English I

Population and Human Settlement


 Population affects the characteristics of a nation’s politics, economy, culture, and infrastructure. The key characteristics of the population of a country or region include population distribution, population structure, and population migration. Population distribution is the population sizes of regions at a particular time. Population structure is the composition of the population of a region that denotes particular demographic attributes, including such important variables as age, sex, income, and household composition. Migration is the population movement between regions over a particular time period. Changes in population distribution come from natural increase and decrease (births and deaths) and migration. Natural increases and decreases of the population are monitored with statistics on total fertility and mortality rates. Migration, on the other hand, is affected by the geographical distribution of the political, economic, social, cultural, and spatial characteristics. Such influences function as determining factors for population influxes and outflows between regions; as a result, the socio-spatial process of migration takes place. Population migration includes regional in-migration and out-migration domestically and international migrations. Domestic migration is classified as the migration between urban and rural areas, between city and city, and among rural areas. In general, economic, demographic, and geographic factors jointly affect migration patterns.

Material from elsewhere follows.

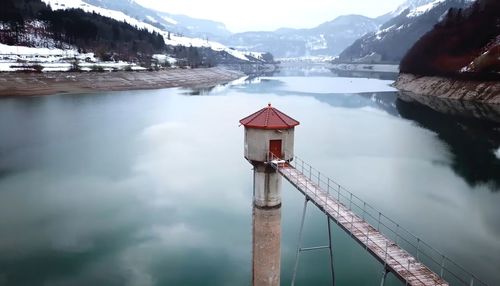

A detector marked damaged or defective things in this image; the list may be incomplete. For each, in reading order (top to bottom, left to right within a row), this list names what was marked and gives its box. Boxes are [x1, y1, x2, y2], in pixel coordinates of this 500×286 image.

rusty walkway [270, 155, 488, 286]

   The following maps illustrate population distributions at the national level in Korea for every ten years since 1980. Each dot represents 1,000 persons at the city, county and district (si·gun·gu) levels. These maps enable one to identify both over-populated and under-populated areas. Population distribution patterns differ over time and they can be used to identify the growth or decline of population spatially. Understanding population distribution is of paramount importance since it is a synopsis of political, economic, social, cultural, and spatial patterns of the country at the national and regional levels. Over the past several decades the population of Korea has moved up to the north of the country and more recently into the northwest region, which suggests that the importance of the Seoul region has been growing.   A centroid is the center of a distribution of population; it is a point from which the sum of distances to all people of the country is minimized. The changing position of this centroid indicates the characteristics of population distribution change over time. As clearly shown on the map showing Korea’s centroids over the decades, the centroids shifted to the north and in particular to northwest more recently. This again implies that the importance of the Capital Region has been growing.